> [RAW RECORDS]
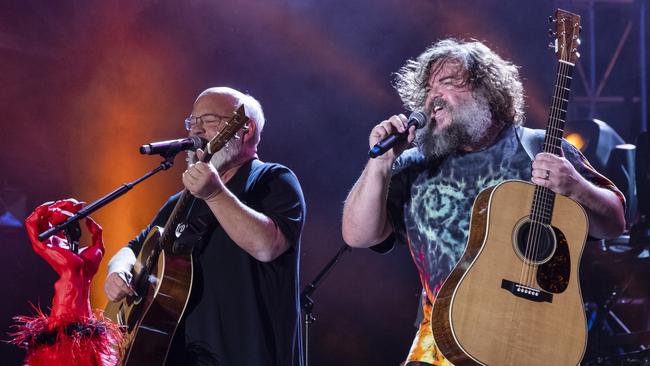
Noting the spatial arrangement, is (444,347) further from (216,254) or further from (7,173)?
(7,173)

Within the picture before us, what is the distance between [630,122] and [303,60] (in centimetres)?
333

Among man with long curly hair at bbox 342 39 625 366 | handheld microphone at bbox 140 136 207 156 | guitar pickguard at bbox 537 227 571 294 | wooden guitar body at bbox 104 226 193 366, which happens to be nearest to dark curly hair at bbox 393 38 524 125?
man with long curly hair at bbox 342 39 625 366

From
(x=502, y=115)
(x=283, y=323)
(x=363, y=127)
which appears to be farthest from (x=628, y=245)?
(x=283, y=323)

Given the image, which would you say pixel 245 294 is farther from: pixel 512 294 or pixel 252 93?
pixel 252 93

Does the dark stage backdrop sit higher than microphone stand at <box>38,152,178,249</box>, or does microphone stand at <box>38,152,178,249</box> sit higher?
the dark stage backdrop

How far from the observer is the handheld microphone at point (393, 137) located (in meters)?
2.60

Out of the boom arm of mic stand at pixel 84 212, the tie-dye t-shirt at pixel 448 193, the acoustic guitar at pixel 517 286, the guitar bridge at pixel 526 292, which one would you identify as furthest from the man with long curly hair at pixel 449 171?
the boom arm of mic stand at pixel 84 212

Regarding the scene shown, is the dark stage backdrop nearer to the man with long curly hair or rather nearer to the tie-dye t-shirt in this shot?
the man with long curly hair

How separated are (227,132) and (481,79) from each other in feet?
4.02

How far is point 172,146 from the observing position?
11.0 ft

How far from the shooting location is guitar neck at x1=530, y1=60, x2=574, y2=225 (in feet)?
8.45

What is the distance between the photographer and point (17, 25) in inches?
242

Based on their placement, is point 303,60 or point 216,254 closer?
point 216,254

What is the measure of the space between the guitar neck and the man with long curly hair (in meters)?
0.05
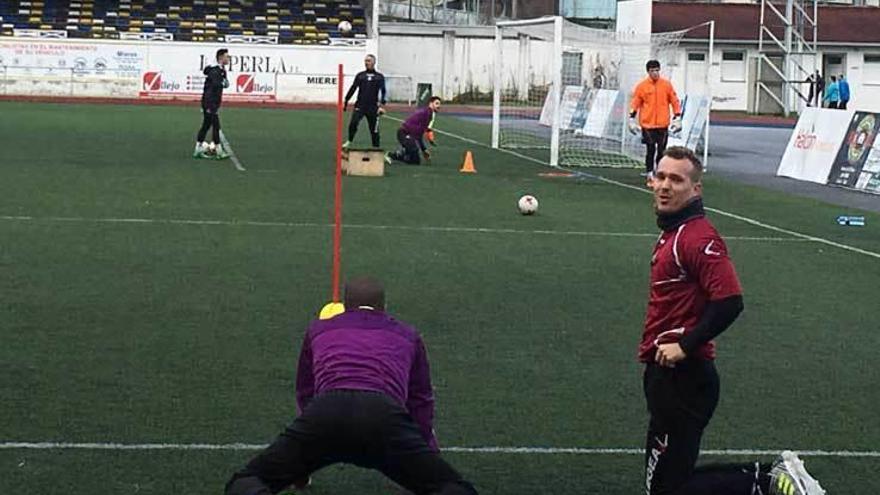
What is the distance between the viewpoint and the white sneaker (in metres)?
6.14

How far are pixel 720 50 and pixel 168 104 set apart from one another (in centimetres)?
2524

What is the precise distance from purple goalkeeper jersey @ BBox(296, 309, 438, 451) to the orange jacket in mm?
19179

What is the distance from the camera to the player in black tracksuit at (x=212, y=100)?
27.7m

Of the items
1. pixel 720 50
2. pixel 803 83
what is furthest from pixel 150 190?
pixel 720 50

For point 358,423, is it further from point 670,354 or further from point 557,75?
point 557,75

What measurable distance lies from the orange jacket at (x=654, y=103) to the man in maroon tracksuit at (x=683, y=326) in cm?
1901

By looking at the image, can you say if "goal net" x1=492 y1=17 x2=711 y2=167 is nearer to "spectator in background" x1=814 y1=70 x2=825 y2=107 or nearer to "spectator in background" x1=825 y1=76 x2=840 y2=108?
"spectator in background" x1=825 y1=76 x2=840 y2=108

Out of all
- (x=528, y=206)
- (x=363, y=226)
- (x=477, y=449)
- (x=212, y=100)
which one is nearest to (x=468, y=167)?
(x=212, y=100)

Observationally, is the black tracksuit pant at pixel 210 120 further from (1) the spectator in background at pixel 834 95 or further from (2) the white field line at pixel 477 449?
(1) the spectator in background at pixel 834 95

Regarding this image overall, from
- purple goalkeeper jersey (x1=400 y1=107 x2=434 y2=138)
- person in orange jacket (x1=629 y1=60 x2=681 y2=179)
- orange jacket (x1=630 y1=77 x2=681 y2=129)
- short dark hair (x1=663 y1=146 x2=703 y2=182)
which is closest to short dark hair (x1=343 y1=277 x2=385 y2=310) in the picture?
short dark hair (x1=663 y1=146 x2=703 y2=182)

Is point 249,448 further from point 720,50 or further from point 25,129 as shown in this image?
point 720,50

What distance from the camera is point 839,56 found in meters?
68.2

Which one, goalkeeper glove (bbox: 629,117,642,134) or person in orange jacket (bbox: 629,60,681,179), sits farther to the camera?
goalkeeper glove (bbox: 629,117,642,134)

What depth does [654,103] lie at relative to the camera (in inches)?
989
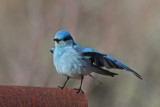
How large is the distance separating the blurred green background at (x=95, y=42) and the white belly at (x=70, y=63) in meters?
3.06

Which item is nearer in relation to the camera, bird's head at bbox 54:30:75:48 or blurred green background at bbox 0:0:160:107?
bird's head at bbox 54:30:75:48

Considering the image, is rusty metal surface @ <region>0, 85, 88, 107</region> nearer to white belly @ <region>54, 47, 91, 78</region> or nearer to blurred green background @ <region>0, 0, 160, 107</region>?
white belly @ <region>54, 47, 91, 78</region>

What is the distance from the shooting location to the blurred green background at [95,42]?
8.79m

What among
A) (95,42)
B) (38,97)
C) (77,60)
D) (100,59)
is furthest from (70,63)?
(95,42)

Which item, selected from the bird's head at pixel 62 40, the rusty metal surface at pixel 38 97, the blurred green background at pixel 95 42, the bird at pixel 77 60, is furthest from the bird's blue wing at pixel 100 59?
the blurred green background at pixel 95 42

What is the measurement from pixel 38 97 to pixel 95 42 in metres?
6.61

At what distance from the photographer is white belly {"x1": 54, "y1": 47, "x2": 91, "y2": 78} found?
5379mm

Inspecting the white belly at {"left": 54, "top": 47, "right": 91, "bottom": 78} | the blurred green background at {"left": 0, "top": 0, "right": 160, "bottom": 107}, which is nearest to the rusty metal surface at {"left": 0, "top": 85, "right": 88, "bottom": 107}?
the white belly at {"left": 54, "top": 47, "right": 91, "bottom": 78}

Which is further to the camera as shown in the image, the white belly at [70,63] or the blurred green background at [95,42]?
the blurred green background at [95,42]

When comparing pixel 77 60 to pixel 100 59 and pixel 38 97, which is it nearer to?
pixel 100 59

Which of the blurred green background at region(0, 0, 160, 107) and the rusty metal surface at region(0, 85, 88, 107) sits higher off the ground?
the rusty metal surface at region(0, 85, 88, 107)

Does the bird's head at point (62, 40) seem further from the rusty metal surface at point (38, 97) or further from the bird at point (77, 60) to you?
the rusty metal surface at point (38, 97)

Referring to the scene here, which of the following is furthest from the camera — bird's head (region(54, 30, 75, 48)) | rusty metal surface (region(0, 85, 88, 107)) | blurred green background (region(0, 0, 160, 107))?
blurred green background (region(0, 0, 160, 107))

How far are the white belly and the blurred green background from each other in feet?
10.0
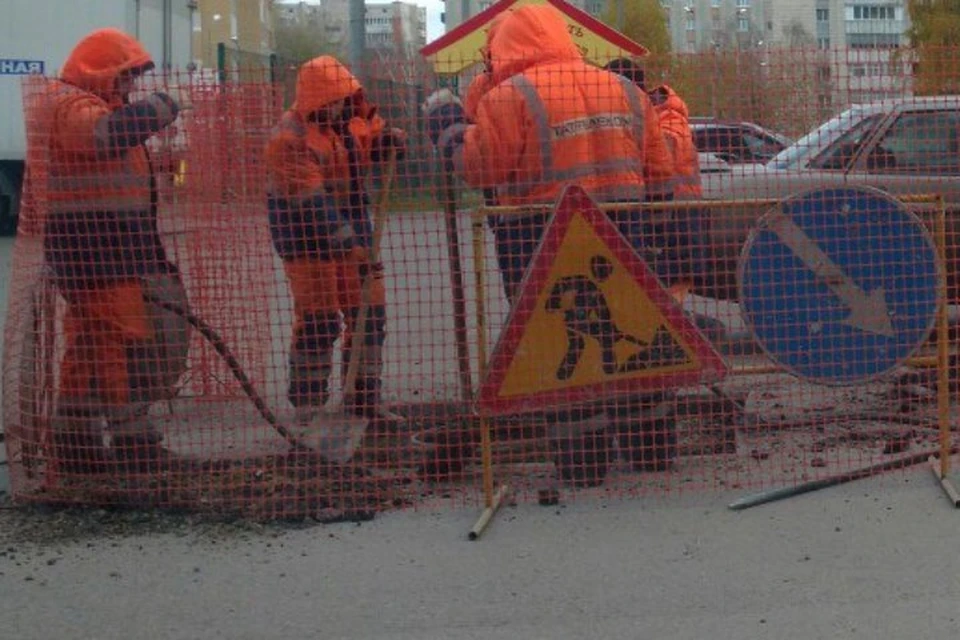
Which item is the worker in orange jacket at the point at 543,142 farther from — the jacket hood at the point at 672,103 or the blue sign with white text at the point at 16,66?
the blue sign with white text at the point at 16,66

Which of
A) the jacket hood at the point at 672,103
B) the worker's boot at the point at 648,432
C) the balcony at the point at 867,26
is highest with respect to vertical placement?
the balcony at the point at 867,26

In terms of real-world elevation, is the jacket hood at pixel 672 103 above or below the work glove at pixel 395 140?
above

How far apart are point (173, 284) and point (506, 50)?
1.86 metres

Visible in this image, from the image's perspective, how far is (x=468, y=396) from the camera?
7.07 m

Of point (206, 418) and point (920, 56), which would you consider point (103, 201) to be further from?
point (920, 56)

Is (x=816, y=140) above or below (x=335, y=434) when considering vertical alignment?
above

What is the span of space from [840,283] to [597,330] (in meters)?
1.11

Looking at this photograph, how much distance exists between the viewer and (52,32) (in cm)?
2291

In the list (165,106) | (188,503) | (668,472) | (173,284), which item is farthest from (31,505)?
(668,472)

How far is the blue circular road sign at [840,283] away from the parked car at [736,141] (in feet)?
2.10

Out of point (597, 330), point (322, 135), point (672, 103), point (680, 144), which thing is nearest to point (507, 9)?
point (672, 103)

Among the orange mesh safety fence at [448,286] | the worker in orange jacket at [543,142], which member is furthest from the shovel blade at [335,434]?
the worker in orange jacket at [543,142]

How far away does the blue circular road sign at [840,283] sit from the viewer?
6738 millimetres

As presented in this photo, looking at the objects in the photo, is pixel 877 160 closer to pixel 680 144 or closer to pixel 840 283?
pixel 680 144
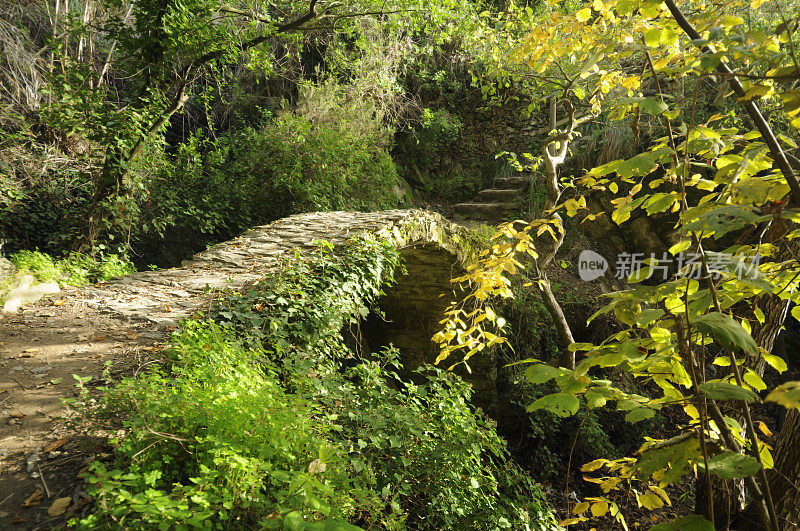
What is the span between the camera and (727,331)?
83cm

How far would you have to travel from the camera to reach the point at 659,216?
751 centimetres

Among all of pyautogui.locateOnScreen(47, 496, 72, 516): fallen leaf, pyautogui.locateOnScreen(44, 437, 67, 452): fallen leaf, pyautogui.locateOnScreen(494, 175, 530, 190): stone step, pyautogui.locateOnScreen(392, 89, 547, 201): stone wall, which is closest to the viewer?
pyautogui.locateOnScreen(47, 496, 72, 516): fallen leaf

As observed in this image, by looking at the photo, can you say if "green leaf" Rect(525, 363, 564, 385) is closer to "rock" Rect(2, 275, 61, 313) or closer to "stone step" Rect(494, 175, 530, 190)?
"rock" Rect(2, 275, 61, 313)

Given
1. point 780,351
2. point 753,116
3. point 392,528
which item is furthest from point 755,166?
point 780,351

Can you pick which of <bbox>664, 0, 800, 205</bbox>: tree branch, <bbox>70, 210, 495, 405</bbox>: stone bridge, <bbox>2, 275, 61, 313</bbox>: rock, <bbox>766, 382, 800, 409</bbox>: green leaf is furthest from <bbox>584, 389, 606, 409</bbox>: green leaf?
<bbox>2, 275, 61, 313</bbox>: rock

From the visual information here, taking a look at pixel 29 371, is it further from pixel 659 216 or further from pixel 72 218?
pixel 659 216

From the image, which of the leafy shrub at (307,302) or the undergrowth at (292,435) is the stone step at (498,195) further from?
the leafy shrub at (307,302)

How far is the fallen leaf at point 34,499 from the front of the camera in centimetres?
159

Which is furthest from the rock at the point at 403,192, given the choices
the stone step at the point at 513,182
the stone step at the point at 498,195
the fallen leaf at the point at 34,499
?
the fallen leaf at the point at 34,499

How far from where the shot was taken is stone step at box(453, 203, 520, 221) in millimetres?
8836

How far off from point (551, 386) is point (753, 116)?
19.5ft

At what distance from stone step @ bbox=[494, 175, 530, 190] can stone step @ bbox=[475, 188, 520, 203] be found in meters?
0.17

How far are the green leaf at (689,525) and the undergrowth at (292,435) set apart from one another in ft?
2.36

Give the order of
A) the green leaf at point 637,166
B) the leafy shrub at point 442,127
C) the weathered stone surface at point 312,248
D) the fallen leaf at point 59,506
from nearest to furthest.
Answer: the green leaf at point 637,166
the fallen leaf at point 59,506
the weathered stone surface at point 312,248
the leafy shrub at point 442,127
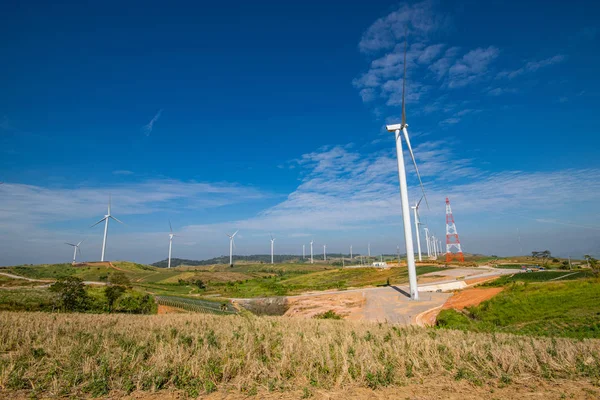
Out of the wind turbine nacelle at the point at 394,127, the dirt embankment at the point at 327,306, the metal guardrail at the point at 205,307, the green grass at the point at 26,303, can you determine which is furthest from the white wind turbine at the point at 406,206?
the green grass at the point at 26,303

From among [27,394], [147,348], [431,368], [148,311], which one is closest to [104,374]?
[27,394]

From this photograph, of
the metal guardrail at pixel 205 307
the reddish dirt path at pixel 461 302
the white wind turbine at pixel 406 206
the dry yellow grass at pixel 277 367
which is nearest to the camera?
the dry yellow grass at pixel 277 367

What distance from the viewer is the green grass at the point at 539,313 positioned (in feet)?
79.3

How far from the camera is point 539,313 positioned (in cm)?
2872

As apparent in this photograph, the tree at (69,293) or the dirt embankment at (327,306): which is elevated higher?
the tree at (69,293)

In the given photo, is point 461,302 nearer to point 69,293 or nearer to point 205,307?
point 205,307

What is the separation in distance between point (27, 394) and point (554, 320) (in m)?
35.4

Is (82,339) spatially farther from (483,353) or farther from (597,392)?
(597,392)

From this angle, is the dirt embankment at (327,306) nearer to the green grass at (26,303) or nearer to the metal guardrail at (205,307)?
the metal guardrail at (205,307)

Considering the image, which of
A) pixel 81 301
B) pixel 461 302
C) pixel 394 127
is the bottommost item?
pixel 461 302

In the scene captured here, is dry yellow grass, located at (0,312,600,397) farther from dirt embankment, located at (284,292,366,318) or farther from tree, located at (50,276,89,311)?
tree, located at (50,276,89,311)

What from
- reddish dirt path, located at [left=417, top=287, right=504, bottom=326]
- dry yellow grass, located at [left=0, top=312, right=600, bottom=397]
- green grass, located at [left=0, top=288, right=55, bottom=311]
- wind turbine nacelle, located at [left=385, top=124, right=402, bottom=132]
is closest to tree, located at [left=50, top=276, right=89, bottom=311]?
green grass, located at [left=0, top=288, right=55, bottom=311]

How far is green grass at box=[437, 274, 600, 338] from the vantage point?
2417cm

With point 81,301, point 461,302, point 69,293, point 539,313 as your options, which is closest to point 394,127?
point 461,302
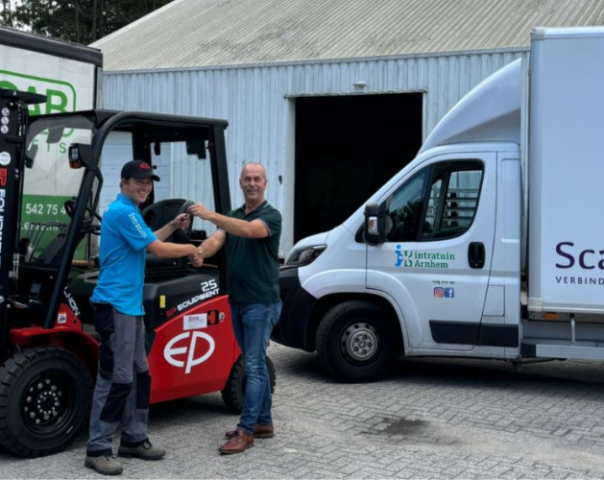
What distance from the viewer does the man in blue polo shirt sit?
520cm

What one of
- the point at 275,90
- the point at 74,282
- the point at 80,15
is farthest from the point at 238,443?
the point at 80,15

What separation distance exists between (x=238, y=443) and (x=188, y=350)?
0.81 meters

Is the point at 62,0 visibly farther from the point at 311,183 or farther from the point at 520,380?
the point at 520,380

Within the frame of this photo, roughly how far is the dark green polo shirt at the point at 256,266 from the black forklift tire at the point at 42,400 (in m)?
1.15

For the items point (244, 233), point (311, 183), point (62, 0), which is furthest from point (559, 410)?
point (62, 0)

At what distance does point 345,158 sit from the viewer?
24703 millimetres

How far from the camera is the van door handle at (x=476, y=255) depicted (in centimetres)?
783

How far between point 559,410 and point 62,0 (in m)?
44.5

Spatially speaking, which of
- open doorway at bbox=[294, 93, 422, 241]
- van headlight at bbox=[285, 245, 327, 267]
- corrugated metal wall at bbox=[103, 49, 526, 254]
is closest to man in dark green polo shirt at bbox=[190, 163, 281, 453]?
van headlight at bbox=[285, 245, 327, 267]

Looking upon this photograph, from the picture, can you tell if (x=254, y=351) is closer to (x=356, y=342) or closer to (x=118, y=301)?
(x=118, y=301)

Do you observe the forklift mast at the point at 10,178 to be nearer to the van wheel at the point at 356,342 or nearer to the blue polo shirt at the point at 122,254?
the blue polo shirt at the point at 122,254

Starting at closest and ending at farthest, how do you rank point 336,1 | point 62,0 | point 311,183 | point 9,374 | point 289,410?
1. point 9,374
2. point 289,410
3. point 336,1
4. point 311,183
5. point 62,0

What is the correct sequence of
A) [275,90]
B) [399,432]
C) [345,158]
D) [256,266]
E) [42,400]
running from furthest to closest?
[345,158]
[275,90]
[399,432]
[256,266]
[42,400]

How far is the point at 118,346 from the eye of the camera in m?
5.21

> [SHORT PROBLEM] Reproduce exactly the line containing "What separation distance" and every line after it through the end of the records above, and nothing else.

> [TASK RESPONSE]
What separation distance exists between (x=238, y=443) and (x=188, y=350)?
0.81 meters

Is the point at 62,0 visibly farther from the point at 311,183 or farther from the point at 520,380?
the point at 520,380

Within the frame of this photo, roughly how far is the dark green polo shirt at the point at 256,266 from the black forklift tire at the point at 42,400 (in m)?
1.15

For the items point (244, 233), point (311, 183), point (62, 0), which is furthest from point (559, 410)?
point (62, 0)

At what distance does point 345,158 sit from the viewer?
24703 millimetres

How far from the camera is the van door handle at (x=476, y=255) depicted (in centimetres)?
783

How far between point 559,410 and point 62,0 (in m)?
44.5

Spatially speaking, which of
- open doorway at bbox=[294, 93, 422, 241]
- van headlight at bbox=[285, 245, 327, 267]
- corrugated metal wall at bbox=[103, 49, 526, 254]
is closest to man in dark green polo shirt at bbox=[190, 163, 281, 453]?
van headlight at bbox=[285, 245, 327, 267]

Looking upon this photograph, from the picture, can you tell if (x=254, y=351) is closer to (x=356, y=342) or closer to (x=118, y=301)?
(x=118, y=301)

Do you observe the forklift mast at the point at 10,178 to be nearer to the van wheel at the point at 356,342 or nearer to the blue polo shirt at the point at 122,254?
the blue polo shirt at the point at 122,254

Starting at closest and ending at farthest, how do you rank point 336,1 | point 62,0 | point 311,183 | point 9,374 | point 289,410?
1. point 9,374
2. point 289,410
3. point 336,1
4. point 311,183
5. point 62,0

What is the correct sequence of
A) [275,90]
B) [399,432]
C) [345,158]
D) [256,266]
E) [42,400]
running from furthest to closest?
[345,158]
[275,90]
[399,432]
[256,266]
[42,400]

How far is the point at 118,346 from the eye of the camera in m?
5.21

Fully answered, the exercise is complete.